= National Broadcasting of Guinea-Bissau =

The National Broadcasting of Guinea-Bissau (RDN; in Portuguese: Radiodifusão Nacional da Guiné-Bissau), also known only as National Radio (in Portuguese: Rádio Nacional), is a public broadcasting company in Guinea-Bissau, whose head office is located in Bissau.

The RDN operates three radio stations in the country - Bissau (in city suburb of Nhacra), Catió and Gabu -, in addition to several regional stations and an international broadcast service. A network of transmitters allows the radio to cover about 80% of the country, in frequency modulation (91.5 / 104.0 FM).

The broadcasts are made mostly in Portuguese, and also have programs in the national languages of the country, namely: Creole, Fula, Balanta, Susso, Mankanya, Papel, Bijago, Felupe, Mandinka, Manjak, Beafada, Balanta Mané, Pajadinka and Nalu.

==Historic==
The current RDN arose from the merger of two important broadcasting services that were installed in Guinea-Bissau still in the colonial period, which operated with clearly divergent objectives.

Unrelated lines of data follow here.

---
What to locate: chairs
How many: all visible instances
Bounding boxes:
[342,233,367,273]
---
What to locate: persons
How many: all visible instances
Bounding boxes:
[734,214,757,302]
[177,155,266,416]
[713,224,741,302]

The oldest was the public state broadcaster, called the "Official Broadcaster of Portuguese Guinea", started in 1944, and; the other broadcasting service was called "Radio Liberation", started in 1964 on the initiative of nationalist activists who were fighting for the independence of Guinea-Bissau.

The unification of services would only occur in post-independence, on 10 September 1974, under the administration of Agnelo Regalla.

Its staff entered a five-day strike period on August 6, 2018.

RDN was occupied by the military on December 4, 2023, while the station was broadcasting a news bulletin. The station was suspended until a second order.